ScienceAttendant un «miracle», Trump a laissé le coronavirus s'emballer
AFP
7.10.2020 - 08:10
«Franchement, ils sont miraculeux», a jugé Donald Trump à propos des traitements qu'il a reçus contre le Covid-19, samedi dernier, jour où 740 personnes sont mortes du coronavirus aux Etats-Unis.
Au début de la pandémie, le président américain a dit que le virus disparaîtrait tout seul. Il a ensuite voulu surmonter la crise à coups de milliards de dollars: d'abord en ordonnant la fabrication de 100.000 respirateurs artificiels. Puis, quand les morts ont continué, en subventionnant les développeurs de traitements et de vaccins. Et après avoir voulu limiter le nombre de tests, son gouvernement a tardivement décidé d'en distribuer massivement.
Mais le miracle ne s'est pas produit: les médecins préfèrent finalement éviter les respirateurs, les traitements ne sauvent qu'une partie des malades, les vaccins ne seront pas prêts à grande échelle avant 2021, et les tests ne sont pas la panacée, comme l'éclatement d'un foyer à la Maison Blanche l'a démontré.
Sa propre contamination, et le fait que 30.000 personnes soient en ce moment hospitalisées dans le pays, sont la preuve funeste des lacunes de la politique sanitaire fédérale.
Tout cela n'est pas nouveau: les experts en santé publique répètent depuis des mois que pour empêcher le coronavirus de pénétrer le nez ou la gorge des gens, des mesures simples et peu coûteuses sont parmi les plus efficaces: le masque et la distanciation physique.
Mais le dirigeant septuagénaire, après avoir dit qu'il avait «compris» le Covid-19, a déclaré triomphalement: «N'ayez pas peur du Covid», et affirmé que le virus était moins dangereux que la grippe, ce qui est faux.
«C'est probablement la chose la plus dangereuse qu'il ait jamais dite sur le Covid», a tweeté, consterné, le chercheur Jeremy Konyndyk, qui détaille à l'AFP: «C'est dangereux car le pays est très polarisé, très divisé sur ces sujets, et un grand nombre de gens agissent en fonction de ce qu'il dit.»
«Narcissisme»
«Il aurait pu en profiter pour donner l'exemple au pays», dit à l'AFP Ali Nouri, président de la fédération des scientifiques américains, regrettant le «mauvais message» envoyé aux Américains.
Les épidémiologistes s'étranglent depuis lundi. «Ses paroles vont tuer encore plus», a tweeté Michael Mina, de Harvard.
«Les prochains mois détermineront si nous aurons 270.000 Américains morts d'ici la fin de l'année, ou 400.000... Le président vient de dire aux Américains: d'accord pour 400.000», a déploré Peter Hotez, professeur au Baylor College, sur CNN.

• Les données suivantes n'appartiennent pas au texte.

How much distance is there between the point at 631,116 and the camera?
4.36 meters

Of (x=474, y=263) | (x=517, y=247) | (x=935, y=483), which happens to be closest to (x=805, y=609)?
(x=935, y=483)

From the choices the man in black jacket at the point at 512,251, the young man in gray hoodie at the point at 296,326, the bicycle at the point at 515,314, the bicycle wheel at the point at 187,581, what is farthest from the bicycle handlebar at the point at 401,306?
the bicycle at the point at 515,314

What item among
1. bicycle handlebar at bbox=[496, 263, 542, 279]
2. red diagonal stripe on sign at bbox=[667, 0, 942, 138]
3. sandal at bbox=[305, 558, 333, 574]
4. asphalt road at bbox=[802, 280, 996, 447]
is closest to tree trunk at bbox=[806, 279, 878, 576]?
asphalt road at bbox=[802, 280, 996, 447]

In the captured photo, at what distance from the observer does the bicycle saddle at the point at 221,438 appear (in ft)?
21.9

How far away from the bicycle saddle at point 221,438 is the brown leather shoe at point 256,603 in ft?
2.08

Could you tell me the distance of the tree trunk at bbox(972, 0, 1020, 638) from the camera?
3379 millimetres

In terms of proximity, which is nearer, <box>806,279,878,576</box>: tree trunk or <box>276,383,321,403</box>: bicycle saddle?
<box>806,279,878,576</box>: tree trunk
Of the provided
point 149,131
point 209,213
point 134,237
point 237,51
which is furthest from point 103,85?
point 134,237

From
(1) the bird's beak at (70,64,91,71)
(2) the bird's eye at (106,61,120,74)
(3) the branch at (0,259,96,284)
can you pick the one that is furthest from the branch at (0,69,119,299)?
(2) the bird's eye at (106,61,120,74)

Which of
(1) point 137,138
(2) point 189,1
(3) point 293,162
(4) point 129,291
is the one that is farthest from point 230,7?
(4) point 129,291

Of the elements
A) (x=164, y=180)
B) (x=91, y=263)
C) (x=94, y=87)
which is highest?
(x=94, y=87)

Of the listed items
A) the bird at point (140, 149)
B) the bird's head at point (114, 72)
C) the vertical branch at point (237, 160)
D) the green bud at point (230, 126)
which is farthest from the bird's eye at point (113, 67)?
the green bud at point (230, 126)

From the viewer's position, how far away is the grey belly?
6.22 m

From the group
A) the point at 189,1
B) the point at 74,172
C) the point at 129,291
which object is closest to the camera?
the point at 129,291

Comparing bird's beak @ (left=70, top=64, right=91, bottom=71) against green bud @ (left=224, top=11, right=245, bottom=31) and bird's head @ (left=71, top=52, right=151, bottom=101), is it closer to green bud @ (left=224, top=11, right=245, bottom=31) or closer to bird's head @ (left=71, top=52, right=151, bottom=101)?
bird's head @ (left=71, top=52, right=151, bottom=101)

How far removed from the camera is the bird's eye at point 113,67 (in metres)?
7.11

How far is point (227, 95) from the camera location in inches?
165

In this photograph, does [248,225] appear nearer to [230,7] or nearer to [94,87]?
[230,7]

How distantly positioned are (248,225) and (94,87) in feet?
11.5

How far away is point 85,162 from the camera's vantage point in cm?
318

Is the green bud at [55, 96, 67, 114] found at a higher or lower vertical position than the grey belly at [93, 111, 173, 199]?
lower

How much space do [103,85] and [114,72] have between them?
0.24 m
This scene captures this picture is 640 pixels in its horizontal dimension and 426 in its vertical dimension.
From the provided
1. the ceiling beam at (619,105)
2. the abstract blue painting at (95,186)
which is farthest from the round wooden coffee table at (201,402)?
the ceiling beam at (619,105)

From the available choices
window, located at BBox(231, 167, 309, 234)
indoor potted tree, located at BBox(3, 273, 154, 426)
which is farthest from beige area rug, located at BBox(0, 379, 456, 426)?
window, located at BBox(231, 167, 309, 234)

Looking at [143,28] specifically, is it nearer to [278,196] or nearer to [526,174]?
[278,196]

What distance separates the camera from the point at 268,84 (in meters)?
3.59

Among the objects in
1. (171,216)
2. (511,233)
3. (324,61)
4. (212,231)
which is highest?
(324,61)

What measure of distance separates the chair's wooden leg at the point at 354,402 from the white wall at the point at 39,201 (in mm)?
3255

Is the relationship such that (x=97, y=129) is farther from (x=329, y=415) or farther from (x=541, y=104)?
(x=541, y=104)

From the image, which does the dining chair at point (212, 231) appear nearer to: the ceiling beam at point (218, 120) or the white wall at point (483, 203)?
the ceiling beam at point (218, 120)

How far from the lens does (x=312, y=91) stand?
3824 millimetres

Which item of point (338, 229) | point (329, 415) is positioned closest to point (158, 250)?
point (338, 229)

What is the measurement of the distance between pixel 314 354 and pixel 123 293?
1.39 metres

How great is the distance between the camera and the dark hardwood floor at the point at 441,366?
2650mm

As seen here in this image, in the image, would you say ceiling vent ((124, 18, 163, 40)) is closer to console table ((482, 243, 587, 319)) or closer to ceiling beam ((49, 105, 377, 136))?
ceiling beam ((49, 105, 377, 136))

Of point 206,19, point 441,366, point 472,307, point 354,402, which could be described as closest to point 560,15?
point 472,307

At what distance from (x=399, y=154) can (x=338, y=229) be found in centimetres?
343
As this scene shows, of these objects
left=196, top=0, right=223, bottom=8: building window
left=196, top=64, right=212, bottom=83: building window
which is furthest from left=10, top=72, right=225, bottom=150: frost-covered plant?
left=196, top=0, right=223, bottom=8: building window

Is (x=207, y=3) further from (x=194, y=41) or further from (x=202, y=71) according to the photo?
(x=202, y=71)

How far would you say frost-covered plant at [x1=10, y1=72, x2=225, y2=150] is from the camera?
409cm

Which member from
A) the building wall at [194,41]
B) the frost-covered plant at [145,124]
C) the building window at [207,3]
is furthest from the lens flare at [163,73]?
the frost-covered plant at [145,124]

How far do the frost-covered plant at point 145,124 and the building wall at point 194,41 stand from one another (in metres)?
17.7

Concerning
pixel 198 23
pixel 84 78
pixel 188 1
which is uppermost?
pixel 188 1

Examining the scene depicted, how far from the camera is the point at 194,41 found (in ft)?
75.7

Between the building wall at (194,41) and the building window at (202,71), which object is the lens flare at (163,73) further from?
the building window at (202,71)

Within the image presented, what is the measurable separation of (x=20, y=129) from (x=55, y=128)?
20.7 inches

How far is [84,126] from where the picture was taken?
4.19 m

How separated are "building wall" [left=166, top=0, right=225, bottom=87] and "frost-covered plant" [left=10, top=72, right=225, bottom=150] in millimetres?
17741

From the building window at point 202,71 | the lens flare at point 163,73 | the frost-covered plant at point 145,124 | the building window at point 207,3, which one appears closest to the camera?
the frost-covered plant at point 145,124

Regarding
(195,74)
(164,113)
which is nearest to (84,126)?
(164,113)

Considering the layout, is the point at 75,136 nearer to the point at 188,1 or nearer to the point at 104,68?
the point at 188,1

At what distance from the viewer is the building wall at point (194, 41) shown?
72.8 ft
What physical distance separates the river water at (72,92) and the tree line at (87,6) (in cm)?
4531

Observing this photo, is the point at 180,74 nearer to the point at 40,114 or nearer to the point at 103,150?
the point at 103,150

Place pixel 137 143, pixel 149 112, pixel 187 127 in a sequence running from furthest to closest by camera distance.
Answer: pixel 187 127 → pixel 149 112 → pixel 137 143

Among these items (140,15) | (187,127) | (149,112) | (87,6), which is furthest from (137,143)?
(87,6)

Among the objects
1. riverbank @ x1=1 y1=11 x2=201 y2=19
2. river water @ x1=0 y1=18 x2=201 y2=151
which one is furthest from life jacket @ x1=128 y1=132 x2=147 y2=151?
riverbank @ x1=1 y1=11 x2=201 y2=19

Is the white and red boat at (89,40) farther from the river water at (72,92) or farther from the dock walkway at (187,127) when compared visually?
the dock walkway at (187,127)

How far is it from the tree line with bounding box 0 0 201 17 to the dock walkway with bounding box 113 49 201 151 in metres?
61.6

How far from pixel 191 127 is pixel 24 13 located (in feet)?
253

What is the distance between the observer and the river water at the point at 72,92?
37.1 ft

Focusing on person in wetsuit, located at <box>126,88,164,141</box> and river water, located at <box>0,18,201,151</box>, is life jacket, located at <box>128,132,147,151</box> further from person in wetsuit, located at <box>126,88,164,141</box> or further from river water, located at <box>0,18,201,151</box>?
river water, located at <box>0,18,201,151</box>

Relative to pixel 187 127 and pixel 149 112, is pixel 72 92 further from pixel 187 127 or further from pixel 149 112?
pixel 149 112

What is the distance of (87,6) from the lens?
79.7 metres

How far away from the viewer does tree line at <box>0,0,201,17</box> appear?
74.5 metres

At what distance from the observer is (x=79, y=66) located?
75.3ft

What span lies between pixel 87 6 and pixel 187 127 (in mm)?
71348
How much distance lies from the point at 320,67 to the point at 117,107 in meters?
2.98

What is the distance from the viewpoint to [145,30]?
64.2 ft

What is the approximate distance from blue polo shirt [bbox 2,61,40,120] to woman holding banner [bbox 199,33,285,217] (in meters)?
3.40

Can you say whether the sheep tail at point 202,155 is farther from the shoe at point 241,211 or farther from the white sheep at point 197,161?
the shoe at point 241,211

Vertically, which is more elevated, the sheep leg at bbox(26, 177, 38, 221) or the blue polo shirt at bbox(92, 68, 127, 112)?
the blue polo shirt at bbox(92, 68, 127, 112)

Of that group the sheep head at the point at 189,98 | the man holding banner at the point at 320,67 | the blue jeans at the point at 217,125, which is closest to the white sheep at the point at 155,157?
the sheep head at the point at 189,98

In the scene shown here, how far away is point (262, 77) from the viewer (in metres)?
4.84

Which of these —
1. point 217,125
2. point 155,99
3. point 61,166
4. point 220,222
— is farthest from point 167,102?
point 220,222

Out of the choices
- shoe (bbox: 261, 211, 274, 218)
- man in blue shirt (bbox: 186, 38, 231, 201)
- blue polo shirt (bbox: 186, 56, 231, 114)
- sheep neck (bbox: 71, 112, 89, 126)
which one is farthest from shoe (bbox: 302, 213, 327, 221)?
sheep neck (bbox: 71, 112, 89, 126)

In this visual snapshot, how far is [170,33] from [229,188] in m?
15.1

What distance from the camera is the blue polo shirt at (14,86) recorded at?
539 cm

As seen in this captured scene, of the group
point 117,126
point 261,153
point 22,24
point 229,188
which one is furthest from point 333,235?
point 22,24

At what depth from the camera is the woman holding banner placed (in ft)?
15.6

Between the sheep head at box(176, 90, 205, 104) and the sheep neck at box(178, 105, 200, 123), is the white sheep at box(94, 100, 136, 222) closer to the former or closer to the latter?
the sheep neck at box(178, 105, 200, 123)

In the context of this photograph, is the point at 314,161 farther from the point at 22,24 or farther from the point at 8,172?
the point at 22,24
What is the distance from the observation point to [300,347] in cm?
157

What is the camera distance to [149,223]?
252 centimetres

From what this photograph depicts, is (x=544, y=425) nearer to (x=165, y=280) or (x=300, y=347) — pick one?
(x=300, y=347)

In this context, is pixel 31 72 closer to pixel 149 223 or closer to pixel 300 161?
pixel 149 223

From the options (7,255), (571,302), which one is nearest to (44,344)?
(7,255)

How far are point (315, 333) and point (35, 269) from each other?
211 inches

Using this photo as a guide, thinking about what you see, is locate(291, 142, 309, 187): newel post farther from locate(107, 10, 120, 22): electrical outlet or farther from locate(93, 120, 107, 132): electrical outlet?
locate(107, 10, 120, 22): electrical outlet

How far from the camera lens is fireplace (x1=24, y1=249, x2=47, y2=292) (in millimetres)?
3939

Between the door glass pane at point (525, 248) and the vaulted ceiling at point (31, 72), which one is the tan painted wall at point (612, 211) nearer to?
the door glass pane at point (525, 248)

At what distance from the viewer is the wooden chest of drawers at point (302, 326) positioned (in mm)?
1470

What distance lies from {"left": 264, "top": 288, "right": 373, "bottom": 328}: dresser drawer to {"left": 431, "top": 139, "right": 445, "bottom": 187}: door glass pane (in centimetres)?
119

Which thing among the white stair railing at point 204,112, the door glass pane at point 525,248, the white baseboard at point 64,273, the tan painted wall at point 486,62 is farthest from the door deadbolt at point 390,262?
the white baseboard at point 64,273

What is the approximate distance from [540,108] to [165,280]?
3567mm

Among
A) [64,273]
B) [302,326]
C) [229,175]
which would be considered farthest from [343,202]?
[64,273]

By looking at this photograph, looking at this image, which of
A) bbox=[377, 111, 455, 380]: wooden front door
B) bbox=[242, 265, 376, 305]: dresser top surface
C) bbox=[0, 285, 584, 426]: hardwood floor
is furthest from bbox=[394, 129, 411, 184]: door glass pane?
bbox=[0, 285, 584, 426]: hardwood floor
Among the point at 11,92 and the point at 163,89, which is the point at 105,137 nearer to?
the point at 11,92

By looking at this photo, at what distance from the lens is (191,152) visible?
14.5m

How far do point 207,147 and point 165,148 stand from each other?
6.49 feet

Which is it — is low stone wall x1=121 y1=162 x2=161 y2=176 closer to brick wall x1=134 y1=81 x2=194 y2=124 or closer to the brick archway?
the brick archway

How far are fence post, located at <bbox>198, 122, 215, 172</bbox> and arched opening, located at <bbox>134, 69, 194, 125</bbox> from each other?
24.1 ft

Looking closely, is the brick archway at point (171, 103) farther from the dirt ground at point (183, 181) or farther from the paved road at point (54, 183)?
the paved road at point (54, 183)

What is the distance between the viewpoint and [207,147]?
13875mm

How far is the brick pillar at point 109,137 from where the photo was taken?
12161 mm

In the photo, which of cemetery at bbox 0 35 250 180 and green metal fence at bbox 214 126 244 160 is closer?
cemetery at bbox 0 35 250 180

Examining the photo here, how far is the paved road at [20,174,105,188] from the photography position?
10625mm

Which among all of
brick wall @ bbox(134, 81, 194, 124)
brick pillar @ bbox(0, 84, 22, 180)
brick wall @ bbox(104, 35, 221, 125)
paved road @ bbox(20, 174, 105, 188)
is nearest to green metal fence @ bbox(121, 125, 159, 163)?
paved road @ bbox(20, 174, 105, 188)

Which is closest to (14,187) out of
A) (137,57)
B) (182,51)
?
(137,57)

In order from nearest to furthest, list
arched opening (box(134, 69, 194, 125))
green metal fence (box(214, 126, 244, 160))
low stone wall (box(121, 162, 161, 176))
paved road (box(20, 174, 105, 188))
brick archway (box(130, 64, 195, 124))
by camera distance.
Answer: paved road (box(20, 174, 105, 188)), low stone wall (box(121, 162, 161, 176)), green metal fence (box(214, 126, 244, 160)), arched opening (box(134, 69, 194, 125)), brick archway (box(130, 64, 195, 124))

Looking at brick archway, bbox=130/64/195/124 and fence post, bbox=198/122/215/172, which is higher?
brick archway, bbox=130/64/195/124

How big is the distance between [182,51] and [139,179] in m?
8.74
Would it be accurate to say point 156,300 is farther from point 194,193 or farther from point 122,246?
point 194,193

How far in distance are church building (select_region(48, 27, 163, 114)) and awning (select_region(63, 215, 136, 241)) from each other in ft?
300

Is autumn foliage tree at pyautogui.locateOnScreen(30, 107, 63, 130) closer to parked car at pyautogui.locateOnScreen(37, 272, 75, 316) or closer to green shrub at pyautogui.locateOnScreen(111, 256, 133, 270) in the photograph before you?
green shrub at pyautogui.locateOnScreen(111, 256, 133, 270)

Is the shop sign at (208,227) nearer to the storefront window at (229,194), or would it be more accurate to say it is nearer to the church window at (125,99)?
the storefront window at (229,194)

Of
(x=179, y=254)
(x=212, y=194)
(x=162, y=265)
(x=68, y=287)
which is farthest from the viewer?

C'est in fine le respect très sélectif de la science par Donald Trump qui choque le plus la communauté scientifique.
De multiples incidents ont émaillé la pandémie: les pressions sur les Centres de lutte contre les maladies pour édulcorer les consignes sanitaires et censurer des études sur la dangerosité du virus, celles sur l’Agence des médicaments pour alléger les critères d'autorisation d'un futur vaccin, peut-être avant l'élection du 3 novembre.
«Le même raisonnement et le même processus qui ont été utilisés pour générer les anticorps (administrés à M. Trump) ont été utilisés pour élaborer les consignes disant à tout le monde de faire très attention. Il retient une partie de la science qui lui plaît, et rejette les autres principes», dit à l'AFP Holden Thorp, le rédacteur en chef des revues du groupe Science, qui ont publié une centaine d'études sur le Covid-19 depuis février.
Holden Thorp reproche en particulier à M. Trump son manque de compassion à l'égard des 210.000 Américains décédés du virus, et pour tous les travailleurs hospitaliers qui se battent depuis février.
«Il a enfin remercié le personnel médical quand ils ont commencé à le soigner. Cela montre son narcissisme», dit Holden Thorp.
Une ultime décision a achevé de consterner les experts, celle rapportée par des médias américains d'avoir renoncé à retracer les cas contacts d'une réception à la Maison Blanche en l'honneur de la juge Amy Coney Barrett le 26 septembre, dont de nombreux participants ont été testés positifs ces derniers jours.
Au total, selon Politico, une trentaine de personnes de l'entourage du commandant en chef ont été contaminées à ce jour.